Thank you for sharing your line of thinkig by the way. That is a good guide for how a lot of investigations will need to be conducted.

H. Carvey said...


Thanks for the comment.

Depending on the OS, you may have access to so much more. With XP, there are Restore Points, and with Vista and above, VSCs.

I'm sure folks are going to use wiping tools, but there's always unallocated space within the hive file itself, too.

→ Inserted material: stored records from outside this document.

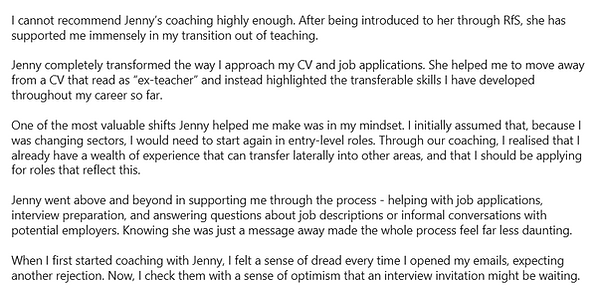 Hannah LinkedIn Recommendation.png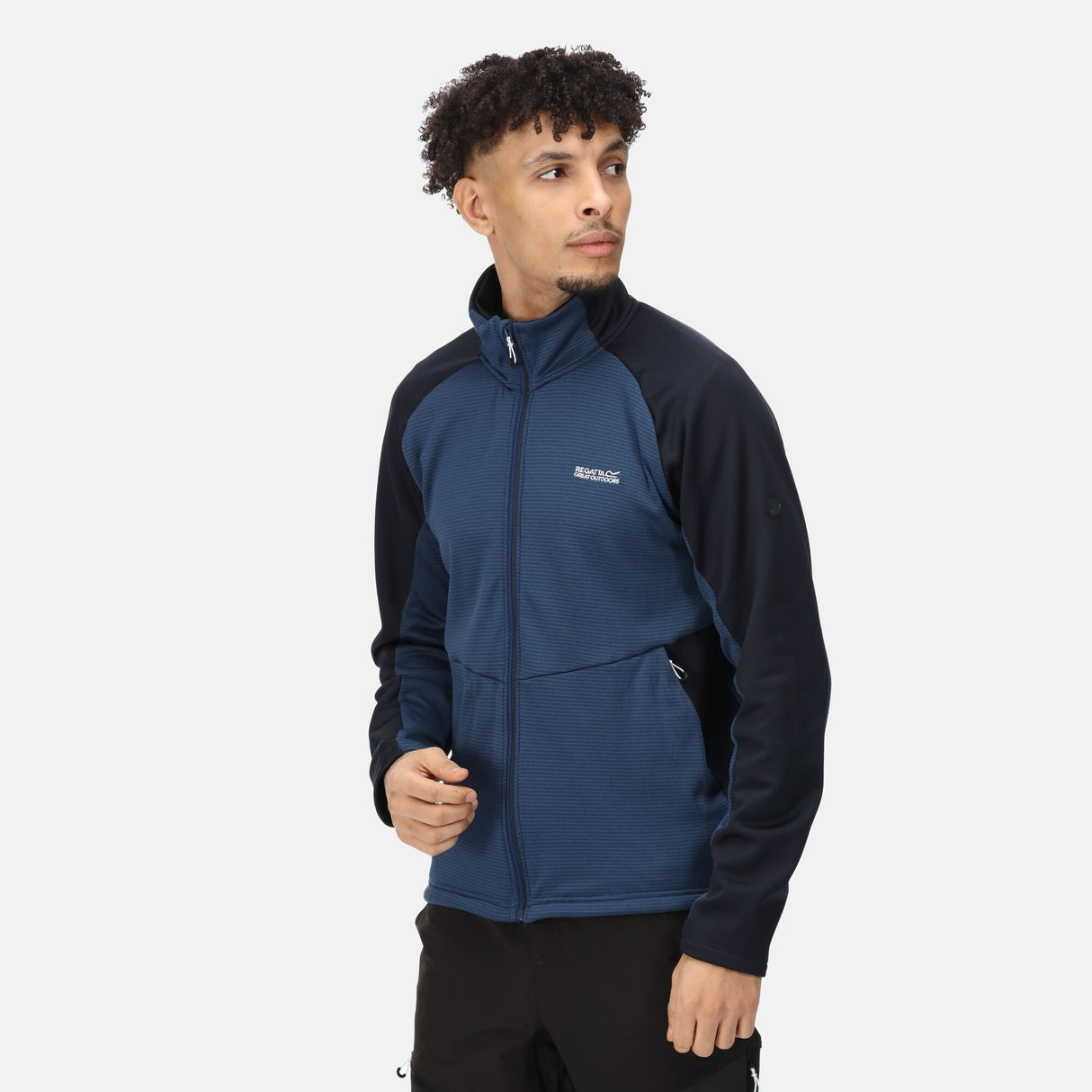 Regatta Men's Highton Winter Full Zip III Fleece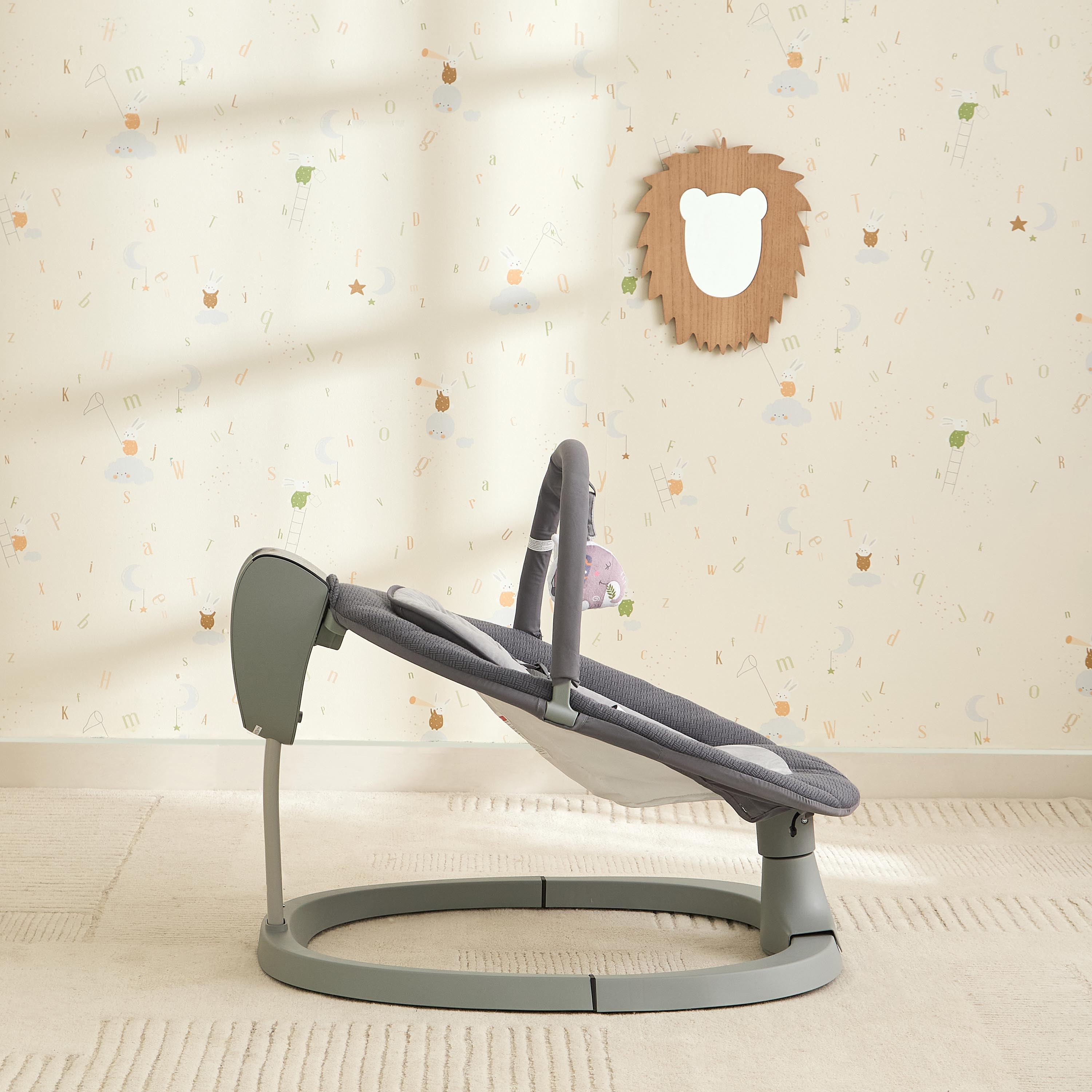 Juniors Sydney 3D Baby Swing-baby-infantactivity-swings-image-4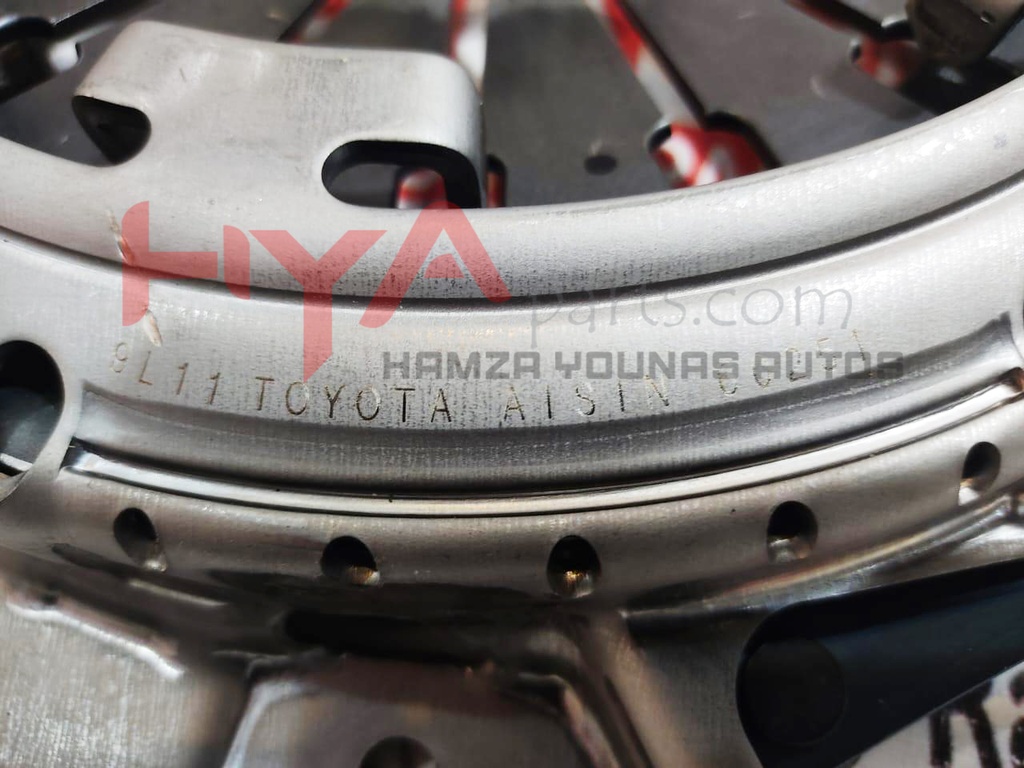COVER ASSY, CLUTCH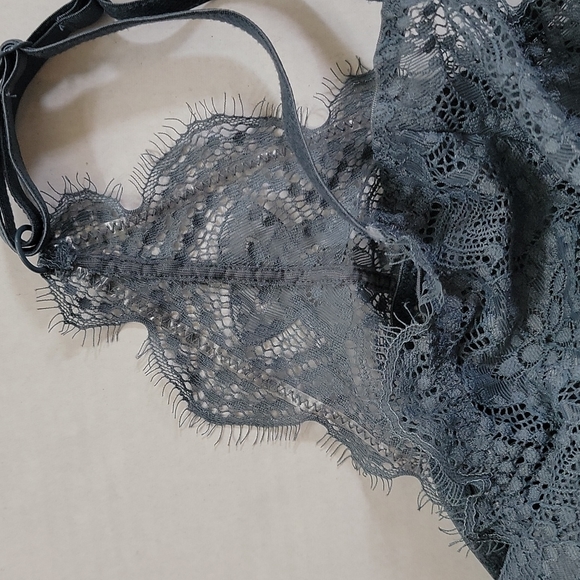 PINK Victoria's Secret Push-up T-back Bra Women's Medium - Picture 4 of 7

That is a good guide for how a lot of investigations will need to be conducted.

We can only hope.

I recently completed an exam during which I found that web server logs were very pertinent to the exam. A timeline based on file system metadata alone gave me file paths, as well as when the files were created, modified and accessed. Adding Event Logs gave me a clue as to *how* the initial compromise occurred, and adding the web logs let me know what led to the creation of certain files, as well as who created them.

cpldbc said...

Using timelines has become much more powerful now that I have incorporated other data (restore points, event logs, setupapi, etc). I recently had to revisit an older file coming due in court. Two years ago, I had manually parsed out all the relevant times to show when/why the computer was brought down and back up.

This time round, my script-created timeline had all the same data and presented it easily when I wanted to show it to counsel.

H. Carvey said...


Good to hear that you're finding timeline creation to be a powerful analysis tool.